I have a text-only document that is from a french source. I tried to import into columns but the data is only separated by spaces and will not fall into the appropriate columns, the only delimiter is the space. I have a need to convert the included dates into a usable english date format. Presently, they are formatted as DD-MMM-YY so a date looks like 20-août-02 for August 20, 2002, or as 14-mai-14. In french, the month abbreviation is not always 3 characters
How can I change the month into a numerical value so I can use it with Date(ValueYr, ValueMo, ValueDy)?
Well, I created a test file with contents:
word1 word2 word3 20-août-02 word5 14-mai-14 word7
word8 20-août-02 word10
and then replaced newlines (regex \n
) with <LF>
, after which replaced spaces with \n
, which gave me
word1
word2
word3
20-août-02
word5
14-mai-14
word7<LF>word8
20-août-02
word10
Then I saved this as a .csv, and opened in Calc. In conversion dialog, I chose language=French, and Detect special numbers
, and selected the only column’s type to date (DMY). Then I have set the required date format to the column, and saved the file. After which I only had to revert the changes (replace newlines with spaces, followed by replacing <LF>
with newlines).
But this would break any numbers there if they were. Depending on your data, more careful processing might be required.
Thanks for the reply. Still a lot of work. Looking around the net, I found several articles that gave me a clue to the method to proceed.
Source document was a multi-page PDF with a poorly formed table containing the many columns of data. Some cells were blank, some had several lines of text. Had to manually align data into columns.
Once I had the dates in a single column, I used the MATCH formula to give me a value for the french month.
MATCH(monname,{"janv";"févr";"mars";"avr";"mai";"juin";"juil";"août";"sept";"oct";"nov";"déc"},0)
I entered the following formula into F3 and copied down
=DATE(VALUE(RIGHT(E3,2)),MATCH(MID(E3,4,LEN(E3)-6),{"janv";"févr";"mars";"avr";"mai";"juin";"juil";"août";"sept";"oct";"nov";"déc"},0),VALUE(LEFT(E3,2)))
VALUE(RIGHT(E3,2)) - gives the numerical value of the year
VALUE(LEFT(E3,2)) - gives the numerical value of the day
MID(E3,4,LEN(E3)-6) - gives the middle text starting at the fourth character (3 characters on each end are not needed)
The last formula is put as ‘monname’ in the MATCH Formula.
Used ‘Paste Special as… Date and Time’ to copy entire column into G formatted as I want. Once verified, Columns E and F were deleted.
If you get the data in one column, then the proper tool is Data->Text to Columns. It allows you to convert this in one go.
Just a comment.
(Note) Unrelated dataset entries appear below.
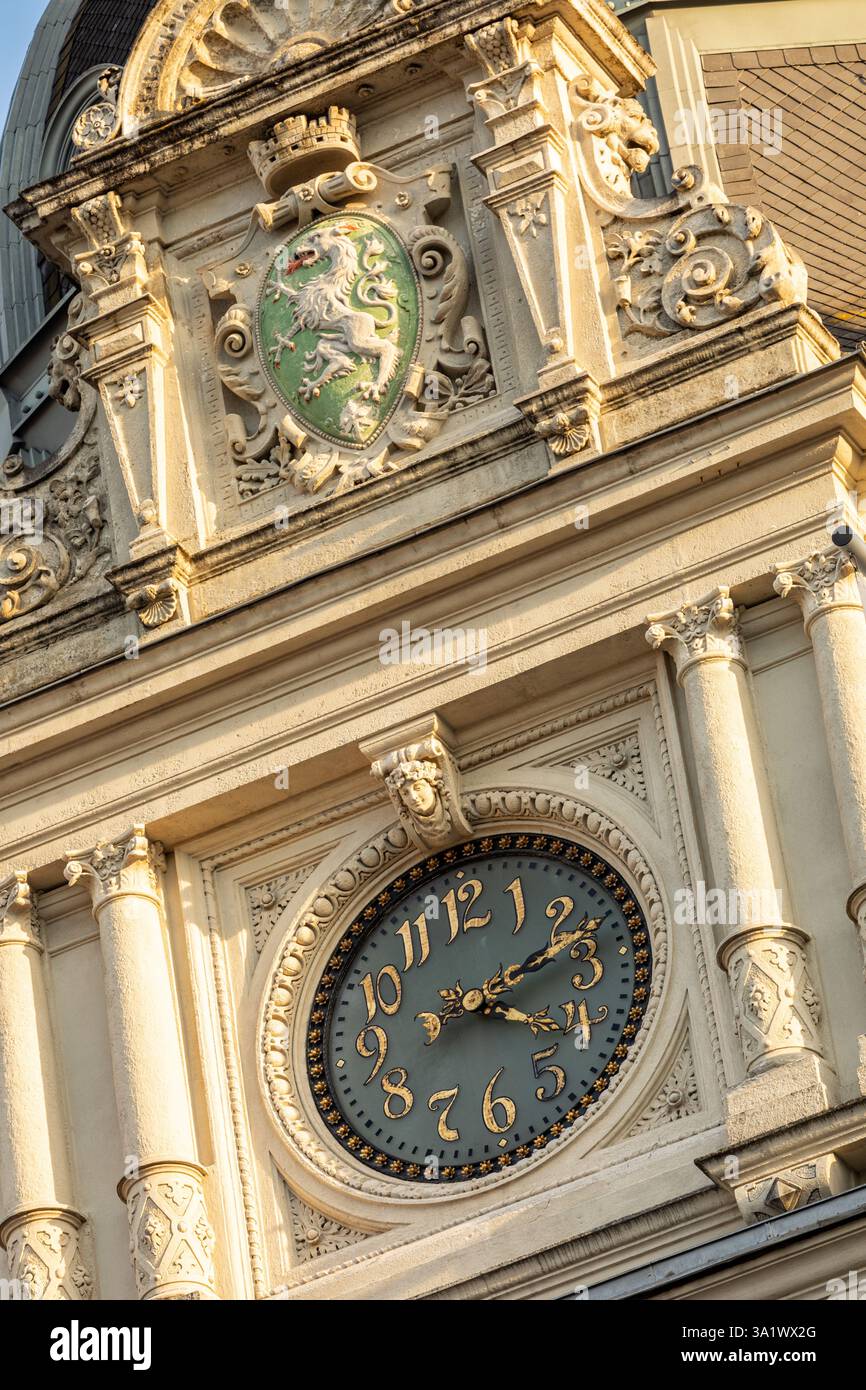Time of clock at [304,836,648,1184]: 4:12
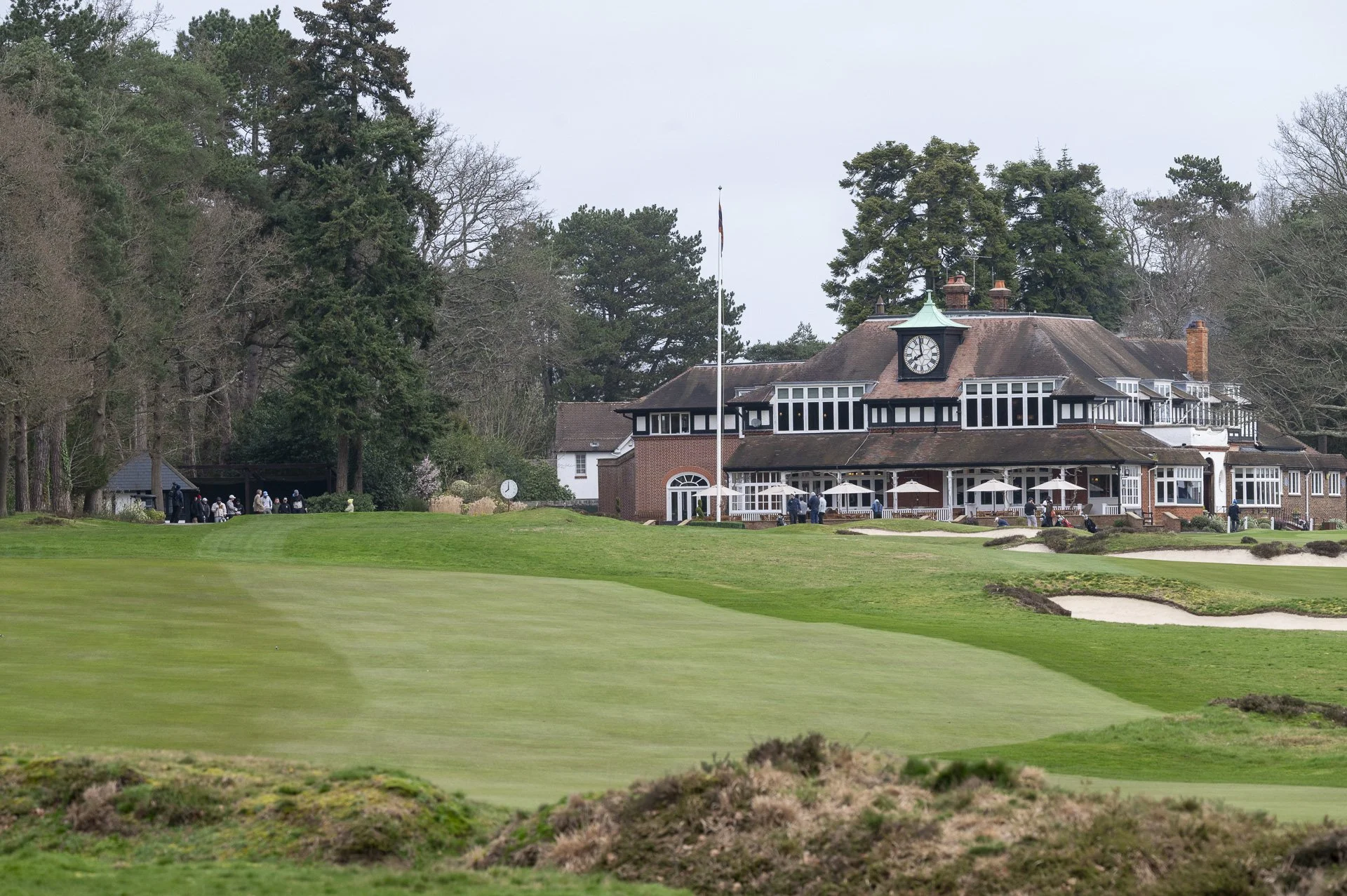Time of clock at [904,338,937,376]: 7:58
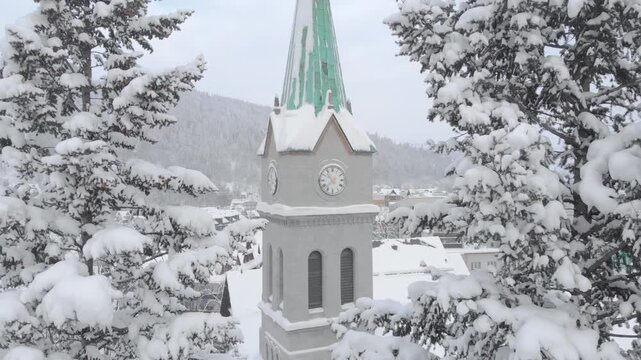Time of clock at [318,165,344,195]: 10:37
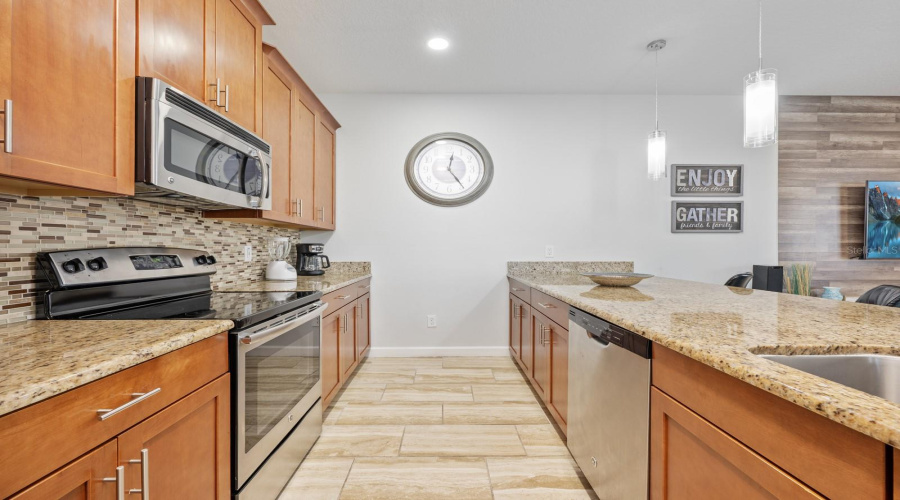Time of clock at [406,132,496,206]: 12:24
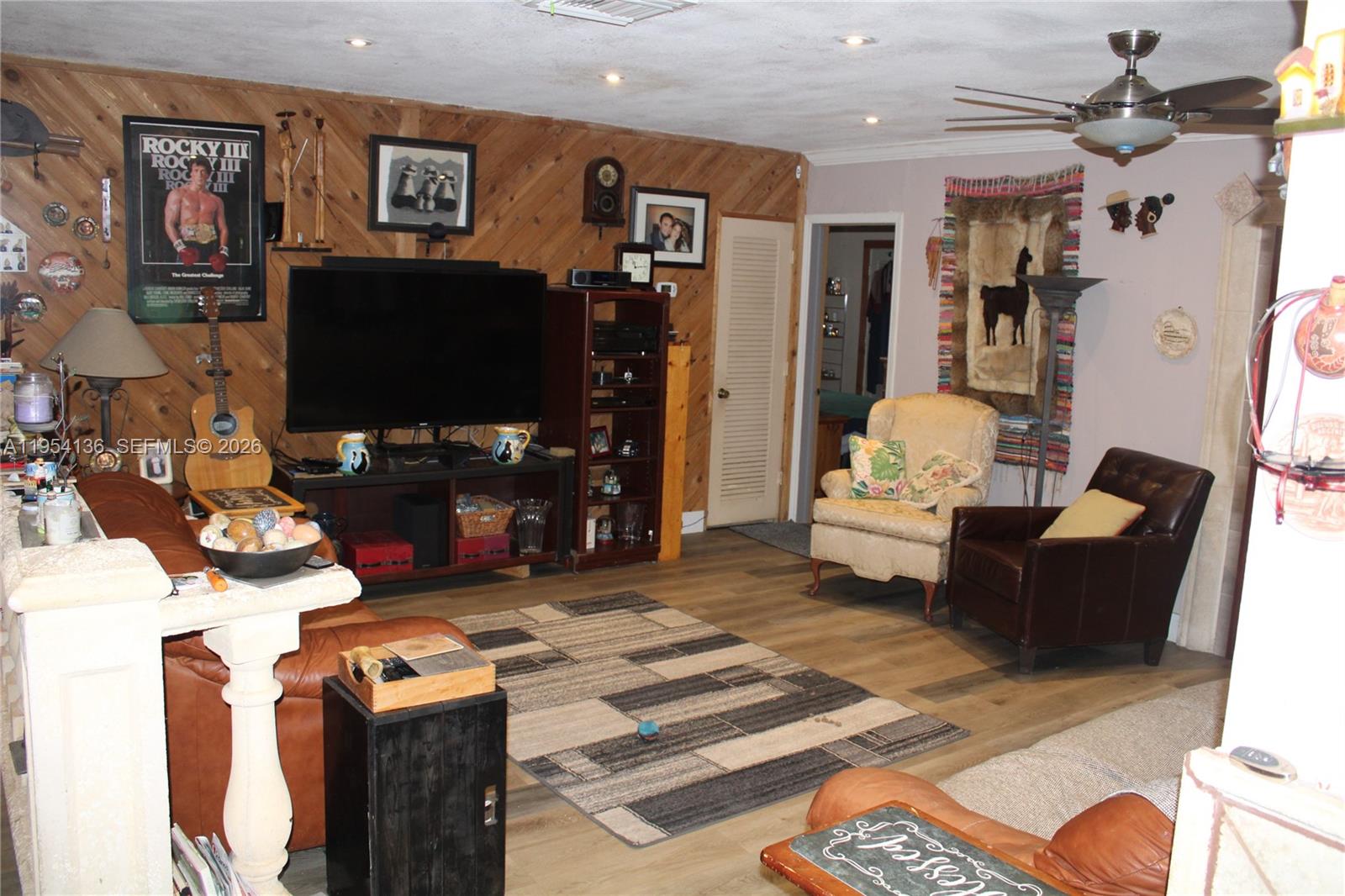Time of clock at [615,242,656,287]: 11:13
Questions like this (and many others related) would be less frequent and less necessary if there were more emphasis in LibreOffice on using ISO standards for date formats and less emphasis on using national or local ad hoc “standards”. While users often have no control over the format of the data they must work with, it would help in the long term to reduce problems if there were more encouragement generally for businesses and developers to use ISO standard formats.
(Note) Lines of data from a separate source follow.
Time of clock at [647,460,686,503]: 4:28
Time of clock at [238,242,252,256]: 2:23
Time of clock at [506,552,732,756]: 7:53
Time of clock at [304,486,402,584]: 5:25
@ve3oat: This is just a wishful thinking. Doing that only makes users search for other solutions that do what they need, not what sw dictates.
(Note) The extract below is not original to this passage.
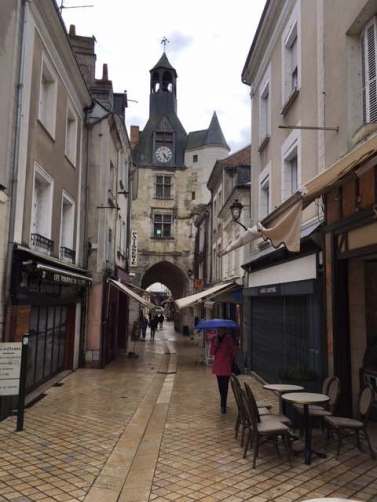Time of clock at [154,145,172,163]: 5:23
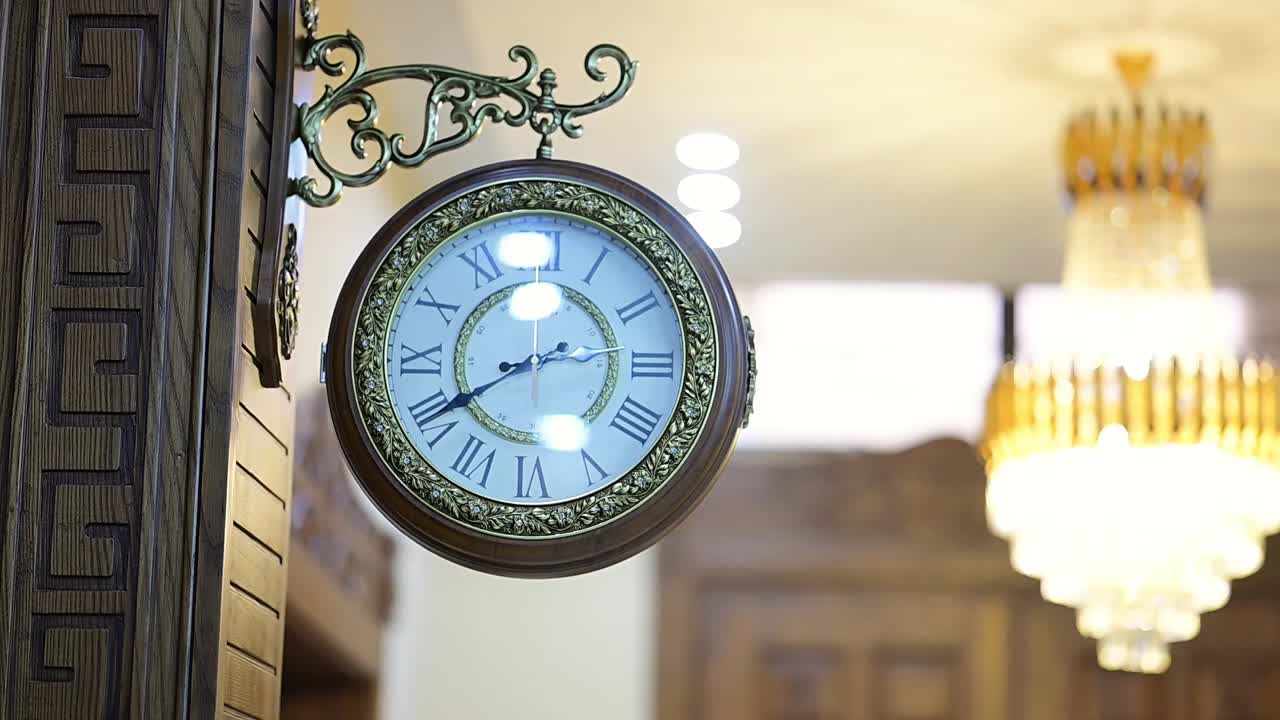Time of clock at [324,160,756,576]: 2:40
You are right, Mike. The software should never dictate, at least within reason. But people should by nature want a standard format to avoid confusion, and that has to start with early education. I believe that a useful format should contain no ambiguities. As a genealogist, I struggle almost every day with other people’s day-month/month-day and 2-digit years. There is no end to it.